Walk back down the road for about 3 minutes to reach the entrance to Kim Sat-gat’s tomb (김삿갓묘역). It’s not the only thing to see in the area, of course:
More poems, more hanja. Since it’s still way off the beaten path to non-Koreans, there hasn’t been a real need to translate it into English.
A poem about fish?
Entitled ‘환갑’ (Hwan-gab), or 60 years old, I’m a little confused as he didn’t reach his 60th birthday.
The tomb itself – a bit difficult to approach, but it’s probably better that way. A number of hiking paths lead elsewhere, but we didn’t have the time or interest in exploring much further.
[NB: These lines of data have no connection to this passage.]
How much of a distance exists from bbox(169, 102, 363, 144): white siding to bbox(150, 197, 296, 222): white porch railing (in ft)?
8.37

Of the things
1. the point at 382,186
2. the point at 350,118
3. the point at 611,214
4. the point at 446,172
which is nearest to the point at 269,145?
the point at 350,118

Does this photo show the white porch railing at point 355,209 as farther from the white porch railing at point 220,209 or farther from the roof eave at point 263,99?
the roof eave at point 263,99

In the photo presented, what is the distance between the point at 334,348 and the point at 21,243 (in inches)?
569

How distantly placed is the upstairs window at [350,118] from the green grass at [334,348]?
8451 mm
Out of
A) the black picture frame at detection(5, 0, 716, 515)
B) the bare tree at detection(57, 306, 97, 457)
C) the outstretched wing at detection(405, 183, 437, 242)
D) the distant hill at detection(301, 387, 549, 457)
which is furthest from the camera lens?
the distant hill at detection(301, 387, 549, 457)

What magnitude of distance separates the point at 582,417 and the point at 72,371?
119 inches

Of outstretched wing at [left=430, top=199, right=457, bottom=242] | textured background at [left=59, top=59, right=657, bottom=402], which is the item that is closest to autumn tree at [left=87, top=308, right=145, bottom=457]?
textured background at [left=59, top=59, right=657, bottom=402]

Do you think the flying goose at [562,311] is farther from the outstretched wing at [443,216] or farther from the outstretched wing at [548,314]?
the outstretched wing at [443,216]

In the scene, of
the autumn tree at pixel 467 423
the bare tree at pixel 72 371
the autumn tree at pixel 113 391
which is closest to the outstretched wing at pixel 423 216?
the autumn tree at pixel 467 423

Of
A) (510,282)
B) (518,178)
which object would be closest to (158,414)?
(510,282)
If this place happens to be part of your guided tour, it’s a fine place to spend the 30 minutes or however long you have. It’s remote, however, and quite difficult to reach without a car. There isn’t much in English (the only sign that explains any of this in English is as you enter the tomb area), so you may be left with more questions than answers. It’s close to the worthwhile Gossi Cave (WARNING: old post – the place has expanded a bit), so if you caught one of the early buses, hit that up on the way back.
Ratings (out of 5 taeguks – How do I rate destinations?):
Ease to arrive:
Worth the visit:
Name: Tomb of the Rainhat Poet (김삿갓묘역 and 김삿갓문학관)
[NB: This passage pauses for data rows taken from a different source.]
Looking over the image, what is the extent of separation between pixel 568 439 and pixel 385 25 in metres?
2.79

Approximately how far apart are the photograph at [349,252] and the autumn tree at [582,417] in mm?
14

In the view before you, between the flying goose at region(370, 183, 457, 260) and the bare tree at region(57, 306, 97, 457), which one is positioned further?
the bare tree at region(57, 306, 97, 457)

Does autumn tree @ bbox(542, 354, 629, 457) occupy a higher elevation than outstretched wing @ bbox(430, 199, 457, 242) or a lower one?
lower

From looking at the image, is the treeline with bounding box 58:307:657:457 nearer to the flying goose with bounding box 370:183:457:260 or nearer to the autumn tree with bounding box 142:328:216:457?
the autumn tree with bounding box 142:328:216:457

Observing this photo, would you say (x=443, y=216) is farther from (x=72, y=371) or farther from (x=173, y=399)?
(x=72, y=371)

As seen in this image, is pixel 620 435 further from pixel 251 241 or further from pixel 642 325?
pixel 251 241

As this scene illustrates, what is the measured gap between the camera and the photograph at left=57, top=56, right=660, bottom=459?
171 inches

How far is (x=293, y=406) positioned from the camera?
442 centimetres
Address: Gangwon-do Yeongwol-gun Kim-sat-gat-myeon Waseok-ri 913-1
Korean address: 강원도 영월군 김삿갓면 와석리 913-1
Directions: Forget getting here by public transportation – save this one for when you’re renting a car. If you’re gungho about getting here on a local bus, start from Yeongwol station. From the exit, turn left and walk 400 meters to the intersection. Cross to the opposite corner and look for the bus stop in front of the post office. Catch the bus that leaves for 김삿갓 at 6:25am, 8:30, 11:30, 2:20, or 6:40pm (which returns from the area at 7:10, 9:20, 12:20, 3:10, and 7:20pm). The bus for 하동 (Ha-dong) comes more often, but stops about 6 kilometers (or an hour’s walk) away, and good luck flagging a taxi down. If you’re up for the walk, tell the bus driver you’re headed to 김삿갓묘역 (Kim-sat-gat-myo-yeok). A taxi from the bus terminal or train station costs about 30,000 won each way.
Admission: the museum is 1,000 won, while the tomb is free.